One example… the Court system.
In short, Iowa law generally prohibits individuals and businesses from destroying evidence, such as emails, that would be relevant to an existing case or case that is reasonably anticipated. Importantly, this long-standing principle applies whether the matter is a criminal or civil case.
Our Iowa Supreme Court has recognized that “[i]t is a well established legal principle that the intentional destruction of or the failure to produce documents or physical evidence relevant to the proof of an issue in a legal proceeding supports an inference [that a jury may be instructed about] that the evidence would have been unfavorable to the party responsible for its destruction or nonproduction.” Phillips v. Covenant Clinic, 625 N.W.2d 714, 718 (Iowa 2001).
Importantly, the inference is regarded “as an admission by conduct of the weakness of the party’s case,” and is based upon “the common sense observation that a party who destroys a document with knowledge that it is relevant to litigation is likely to have been threatened by the document.” Id.

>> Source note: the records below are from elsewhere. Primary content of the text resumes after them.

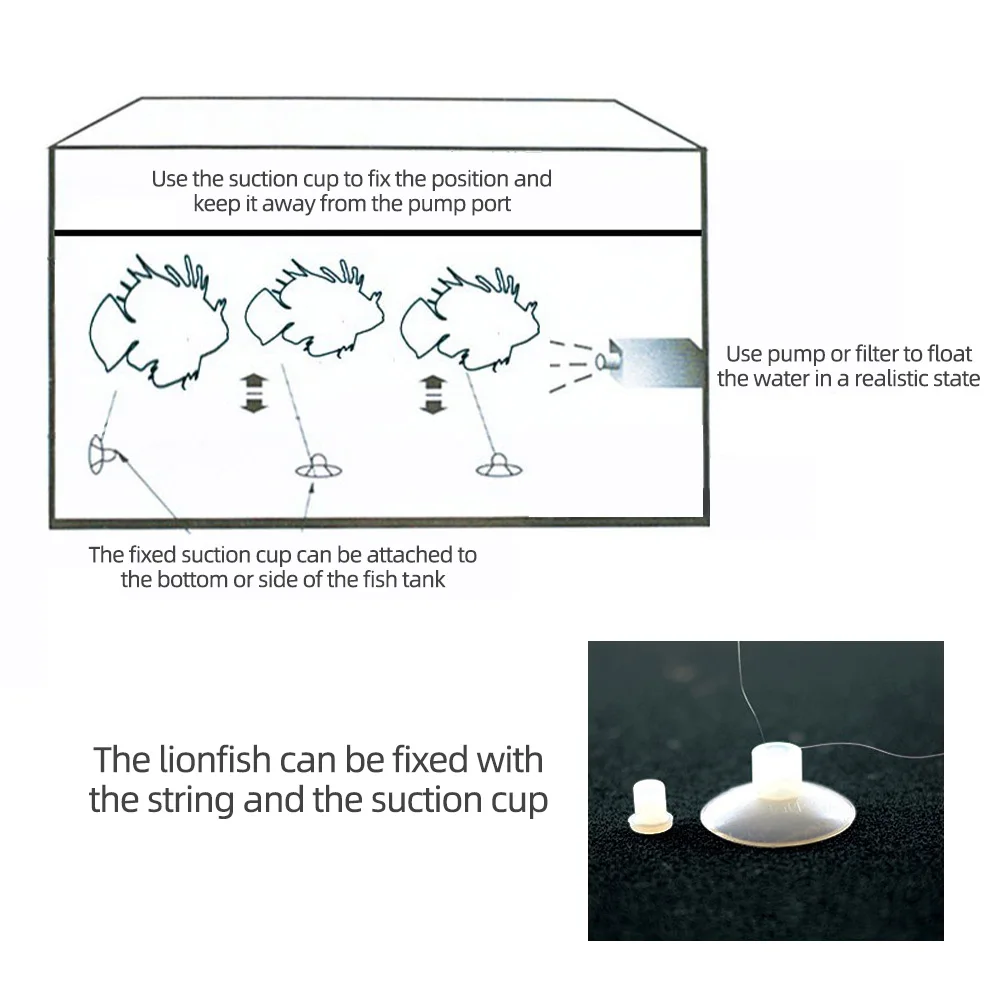 Use the suction cup to fix the position and keep it away from the pump port

Use pump or filter to float the water in a realistic state

The fixed suction cup can be attached to the bottom or side of the fish tank

The lionfish can be fixed with the string and the suction cup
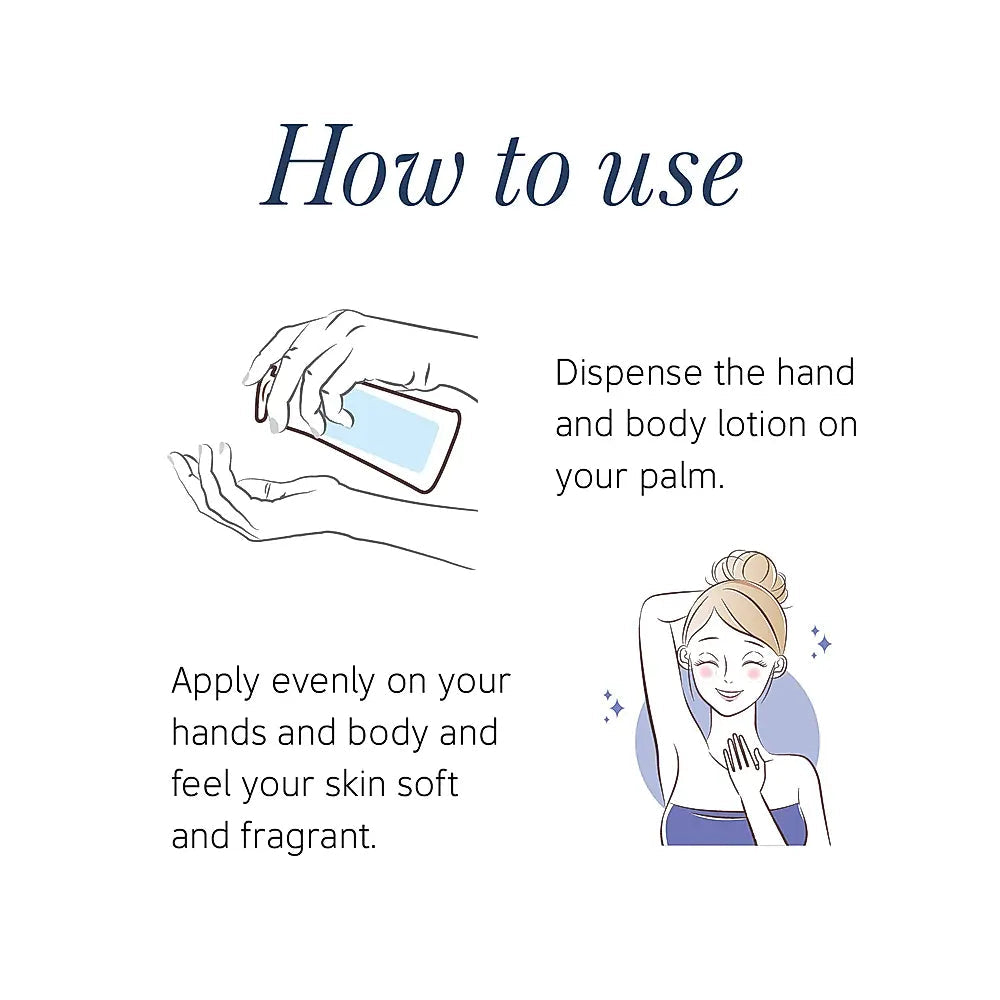 How to use

Dispense the hand and body lotion on your palm.

Apply evenly on your hands and body and feel your skin soft and fragrant.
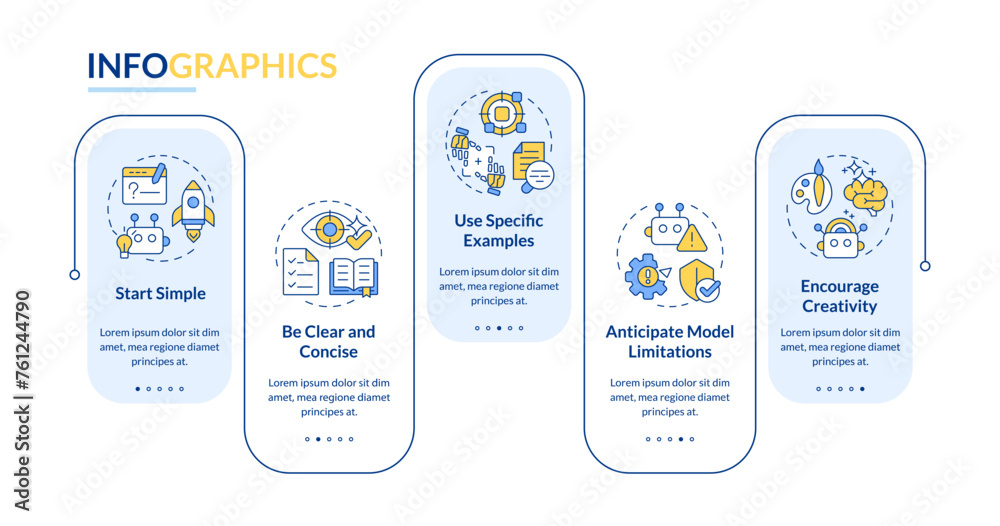 INFOGRAPHICS

Start Simple

Lorem ipsum dolor sit dim amet, mea regione diamet principes at.

Be Clear and Concise

Lorem ipsum dolor sit dim amet, mea regione diamet principes at.

Use Specific Examples

Lorem ipsum dolor sit dim amet, mea regione diamet principes at.

Anticipate Model Limitations

Lorem ipsum dolor sit dim amet, mea regione diamet principes at.

Encourage Creativity

Lorem ipsum dolor sit dim amet, mea regione diamet principes at.

Adobe Stock | #761244790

Based upon the forgoing, when litigation is filed or even reasonably anticipated, parties are often advised they should institute what is commonly referred to as a “litigation hold,” and preserve relevant evidence, including emails.
Consequently, before your business begins cleansing emails and shredding documents, you may want to think twice and consider whether such cleansing is truly beneficial or whether its the first step in muddying legal waters.